Mehr Sitze im Bundestag erwartet

Die Regelgröße des Bundestags sind 598 Sitze, in der nun auslaufenden Wahlperiode hatte es durch Überhangmandate und Ausgleichsmandate jedoch 709 Abgeordnete gegeben. Eigentlich sollte ihre Zahl durch eine im vorigen Jahr beschlossene Wahlrechtsreform reduziert werden, doch wird die Neuregelung schrittweise umgesetzt. So bleibt es bei dieser Wahl erneut bei 299 Wahlkreisen, erst bei der nächsten Wahl 2025 sollen sie auf 280 zurückgefahren werden. Experten erwarten daher durch Überhang- und Ausgleichsmandate diesmal noch mehr Abgeordnete als ohnehin schon im Bundestag.

Nach 16 Jahren: Ära Merkel endet

Nach vier Amtszeiten und 16 Jahren als Regierungschefin tritt Angela Merkel bei dieser Wahl nicht mehr an. Erstmals in der Geschichte der Bundesrepublik verzichtet damit eine amtierende Regierungschefin auf eine erneute Kandidatur. Merkel hatte ihre Entscheidung bereits vor drei Jahren bekannt gegeben.

Damit wird es unabhängig vom Ausgang der Bundestagswahl eine neue Regierungschefin oder einen neuen Regierungschef in Deutschland geben. Union, SPD und Grüne haben für die Wahl einen Kanzlerkandidaten aufgestellt: CDU und CSU gehen mit CDU-Parteichef Armin Laschet ins Rennen, die SPD mit dem bisherigen Vizekanzler Olaf Scholz. Erstmals bei einer Bundestagswahl haben sich auch die Grünen für eine Kanzlerkandidatur entschieden: Sie treten mit Annalena Baerbock als Kanzlerkandidatin an.  

Wahlausgang völlig offen

Der Ausgang der Bundestagswahl gilt als so offen wie schon lange nicht mehr. Beim letzten ARD-Deutschlandtrend – zehn Tage vor der Wahl – gab noch jeder sechste Befragte an, dass sich seine Parteipräferenz bis zum Wahlsonntag noch ändern könne. Fast jeder Fünfte erklärte, keine Parteipräferenz zu haben und nicht zu wissen, ob er überhaupt wählen gehe.

▶ Erfasste Angaben
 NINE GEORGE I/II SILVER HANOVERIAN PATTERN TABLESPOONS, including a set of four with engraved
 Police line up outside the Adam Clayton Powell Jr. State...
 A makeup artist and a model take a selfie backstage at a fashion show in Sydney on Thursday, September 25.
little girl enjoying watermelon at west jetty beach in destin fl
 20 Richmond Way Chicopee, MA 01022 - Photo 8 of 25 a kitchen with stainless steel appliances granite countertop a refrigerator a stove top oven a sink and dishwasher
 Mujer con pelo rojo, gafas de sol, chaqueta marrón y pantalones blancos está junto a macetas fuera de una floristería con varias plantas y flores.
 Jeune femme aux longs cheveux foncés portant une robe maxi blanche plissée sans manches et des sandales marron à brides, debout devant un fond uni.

==

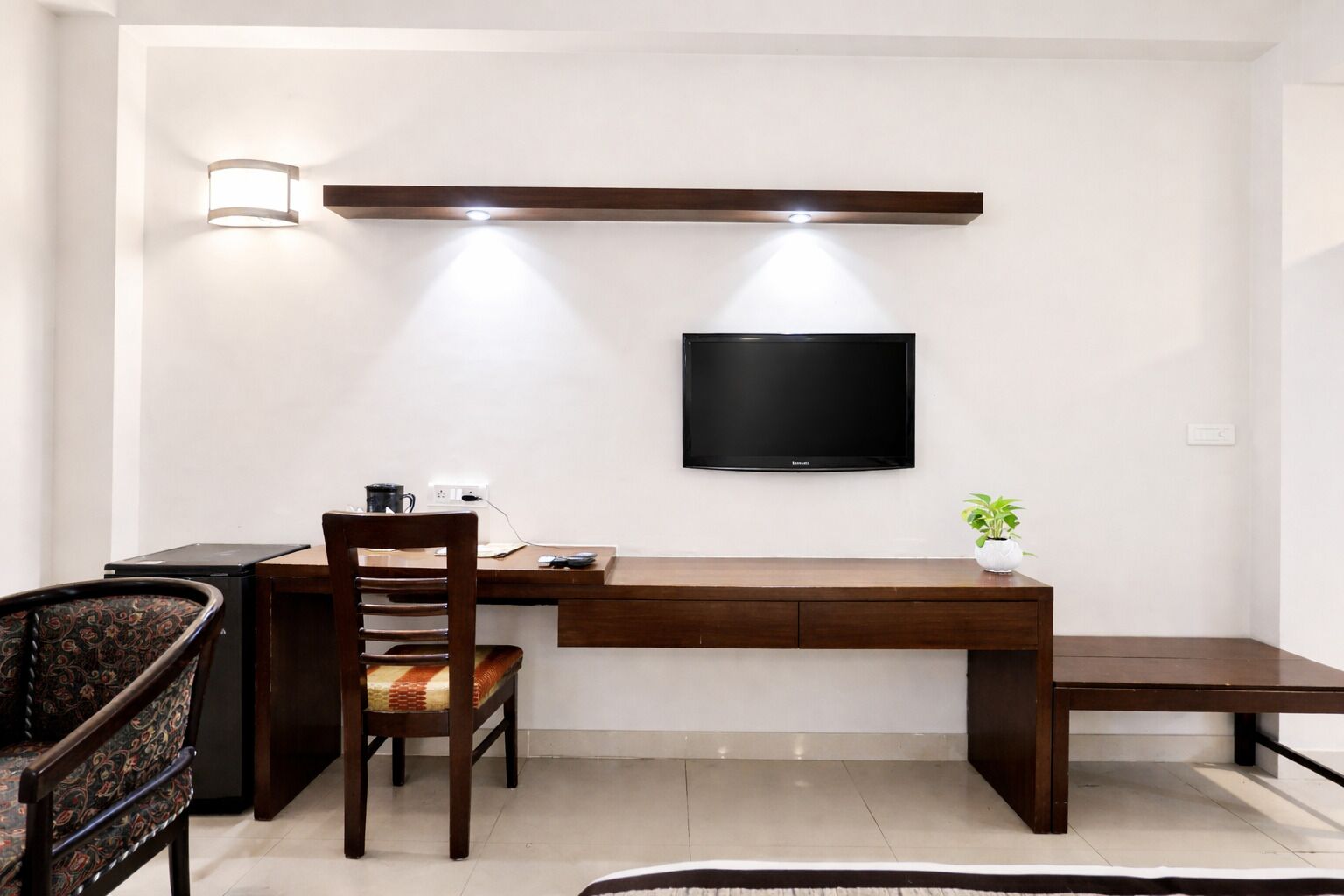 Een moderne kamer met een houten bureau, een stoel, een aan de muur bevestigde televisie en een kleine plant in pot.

▶ Arbeitsaufträge
**A.** Wie viele Wahlkreise gibt es laut dem Textauszug zur Bundestagswahl bei dieser Wahl?
**B.** Schreiben Sie aus dem Textauszug zur Bundestagswahl den Abschnitt von „Nach vier Amtszeiten“ bis „als Kanzlerkandidatin an.“ wortgetreu ab.
**C.** Welche Personen nennt der Textauszug zur Bundestagswahl namentlich?

▶ Lösungen zur Übung
**A.** 299 Wahlkreise.

**B.**
Nach vier Amtszeiten und 16 Jahren als Regierungschefin tritt Angela Merkel bei dieser Wahl nicht mehr an. Erstmals in der Geschichte der Bundesrepublik verzichtet damit eine amtierende Regierungschefin auf eine erneute Kandidatur. Merkel hatte ihre Entscheidung bereits vor drei Jahren bekannt gegeben.

Damit wird es unabhängig vom Ausgang der Bundestagswahl eine neue Regierungschefin oder einen neuen Regierungschef in Deutschland geben. Union, SPD und Grüne haben für die Wahl einen Kanzlerkandidaten aufgestellt: CDU und CSU gehen mit CDU-Parteichef Armin Laschet ins Rennen, die SPD mit dem bisherigen Vizekanzler Olaf Scholz. Erstmals bei einer Bundestagswahl haben sich auch die Grünen für eine Kanzlerkandidatur entschieden: Sie treten mit Annalena Baerbock als Kanzlerkandidatin an.

**C.** Angela Merkel, Armin Laschet, Olaf Scholz, Annalena Baerbock